**Source text**
Mhmm. And the phone ringing.

Groucho:

Yeah. Yeah. The payphone ringing. Yeah.

AP Strange:

It's like it's very Killeen.

Barbara Fisher:

And there's a there's a bridge that is in question in that too.

AP Strange:

Right. Yeah. That's the whole reason the bus is there. It's because the bridge was needed needed to be cleared with the snow, I guess, or they just weren't needed to be repaired. They wanted it checked out before they proceed.

AP Strange:

Yeah.

Barbara Fisher:

So that's why they were waiting.

AP Strange:

Right.

Barbara Fisher:

And, yeah. So, of course, I'm sitting there going, I know Mothman's not gonna show up. But

AP Strange:

Right. Yeah. It's got some real Point Pleasant vibes to it.

Barbara Fisher:

Yeah. It does. It really does. Yeah. It could have been one of those horrible ponds at the at the TNT area.

Barbara Fisher:

You know, they have all the chemicals and crap in them. Right. I could see it. Yeah. You could rewrite that whole story, in fact.

AP Strange:

Yeah.

Barbara Fisher:

Yeah.

AP Strange:

Yeah. It it'd be kinda cool to write something, like, fan fiction of, like, the cops remembering that night or something and, you know, writing about it afterward or thinking about it. You know? That's

Barbara Fisher:

Yeah.

Groucho:

There's a

AP Strange:

lot of things you could probably do with some of these stories because I feel like the original series, that was what they achieved there was never really achieved again

Barbara Fisher:

No.

**Information provided**

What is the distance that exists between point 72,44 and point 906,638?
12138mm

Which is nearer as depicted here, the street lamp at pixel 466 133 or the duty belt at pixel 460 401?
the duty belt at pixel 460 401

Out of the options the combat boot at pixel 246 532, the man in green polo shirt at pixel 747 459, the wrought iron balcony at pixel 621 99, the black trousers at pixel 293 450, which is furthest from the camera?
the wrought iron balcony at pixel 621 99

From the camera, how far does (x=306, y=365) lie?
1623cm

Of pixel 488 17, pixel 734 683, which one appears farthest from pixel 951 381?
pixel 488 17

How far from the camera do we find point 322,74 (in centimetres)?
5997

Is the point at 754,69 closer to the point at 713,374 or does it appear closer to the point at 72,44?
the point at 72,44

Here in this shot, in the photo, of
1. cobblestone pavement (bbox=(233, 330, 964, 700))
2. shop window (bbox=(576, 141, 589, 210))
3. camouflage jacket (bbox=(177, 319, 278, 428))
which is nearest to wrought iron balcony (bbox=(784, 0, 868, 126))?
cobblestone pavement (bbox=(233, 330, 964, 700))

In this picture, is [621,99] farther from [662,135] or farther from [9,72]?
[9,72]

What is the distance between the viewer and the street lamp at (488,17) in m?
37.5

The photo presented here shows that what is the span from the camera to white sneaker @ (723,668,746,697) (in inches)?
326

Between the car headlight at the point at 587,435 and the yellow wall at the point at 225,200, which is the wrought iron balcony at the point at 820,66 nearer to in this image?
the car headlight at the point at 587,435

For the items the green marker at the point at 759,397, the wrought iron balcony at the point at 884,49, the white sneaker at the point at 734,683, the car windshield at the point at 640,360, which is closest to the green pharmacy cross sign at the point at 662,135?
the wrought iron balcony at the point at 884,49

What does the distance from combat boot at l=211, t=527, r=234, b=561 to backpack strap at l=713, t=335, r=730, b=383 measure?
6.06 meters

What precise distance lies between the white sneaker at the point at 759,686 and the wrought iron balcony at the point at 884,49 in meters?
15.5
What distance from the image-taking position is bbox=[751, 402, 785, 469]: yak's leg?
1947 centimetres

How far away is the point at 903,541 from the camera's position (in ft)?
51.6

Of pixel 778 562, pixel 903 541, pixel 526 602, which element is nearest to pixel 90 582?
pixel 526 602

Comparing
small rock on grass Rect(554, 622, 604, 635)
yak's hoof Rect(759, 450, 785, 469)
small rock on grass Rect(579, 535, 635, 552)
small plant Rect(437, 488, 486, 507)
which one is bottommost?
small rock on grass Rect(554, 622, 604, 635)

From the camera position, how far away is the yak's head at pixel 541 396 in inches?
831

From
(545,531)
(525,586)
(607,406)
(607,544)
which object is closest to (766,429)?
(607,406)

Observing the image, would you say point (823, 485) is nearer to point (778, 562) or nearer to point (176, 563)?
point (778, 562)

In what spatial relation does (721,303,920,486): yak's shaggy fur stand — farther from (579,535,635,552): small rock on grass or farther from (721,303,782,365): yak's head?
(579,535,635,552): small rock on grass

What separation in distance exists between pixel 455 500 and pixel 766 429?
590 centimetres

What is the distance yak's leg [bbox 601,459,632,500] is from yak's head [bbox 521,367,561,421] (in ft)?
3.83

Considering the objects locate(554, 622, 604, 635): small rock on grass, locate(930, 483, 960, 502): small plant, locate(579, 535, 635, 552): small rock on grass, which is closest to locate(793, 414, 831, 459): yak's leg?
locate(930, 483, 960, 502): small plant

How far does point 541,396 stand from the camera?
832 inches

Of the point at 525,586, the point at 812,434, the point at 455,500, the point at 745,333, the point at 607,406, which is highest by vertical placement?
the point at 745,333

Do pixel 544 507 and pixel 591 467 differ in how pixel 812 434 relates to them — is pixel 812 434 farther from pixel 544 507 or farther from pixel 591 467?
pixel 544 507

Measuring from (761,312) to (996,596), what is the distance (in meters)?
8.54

**Required tasks**
1/ Name every speaker who has a line in the conversation transcript above the entries.
2/ Using the conversation transcript, decide whether each statement agrees with it. Give yes or no for each, and quote the deciding words.
(a) The bus is waiting because of a bridge.
(b) Barbara Fisher expects Mothman to show up.
(c) The ponds at the TNT area are described as clean.
3/ Carry on the conversation transcript after its last line.

**Exercise responses**
1/ Groucho, AP Strange, Barbara Fisher

2/
(a) Yes: "That's the whole reason the bus is there. It's because the bridge was needed needed to be cleared with the snow"
(b) No: "I know Mothman's not gonna show up."
(c) No: "they have all the chemicals and crap in them."

3/
AP Strange:

Either by Sterling or anybody else. You know? Like, Night Gallery is kinda fun, but it's no Twilight Zone. You know?

Barbara Fisher:

No. It's not.

AP Strange:

And they brought The Twilight Zone back in the eighties and again in the nineties, and I think they did in the 2000, and then Jordan Peele did more recently.

Barbara Fisher:

Yeah.

AP Strange:

And, I mean, I can enjoy some of that for what it is, but it's never

Barbara Fisher:

it's never gonna happen. It's not the Twilight Zone.

AP Strange:

Yeah.

Barbara Fisher:

It's different.

AP Strange:

Yeah.

Barbara Fisher:

I feel like they should, you know I I have no problem with different short format compilation stories, you know, like like it's a short story collection in a book done as a show, but just don't call it the Twilight Zone. Call it something else.

AP Strange:

You know?

Barbara Fisher:

So we don't get it in our heads that it's gonna be The Twilight Zone.

AP Strange:

Yeah. I mean, there were other shows kinda like it. Nothing quite like The Twilight Zone, but you had The Outer Limits Yeah. Was around. And that was really a different thing.

AP Strange:

Like, those stories were very, well, I feel like they were more the kind of stuff you would read in, like, Amazing Stories or Galaxy or any of those sci fi things. More just like fun sci fi stories. You know?

Barbara Fisher:

Yeah. Yeah.

AP Strange:

And then Albert Hitchcock presents you had the kind of suspense stories

Groucho:

Yeah.

Barbara Fisher:

And kinda Crime stories. Yeah.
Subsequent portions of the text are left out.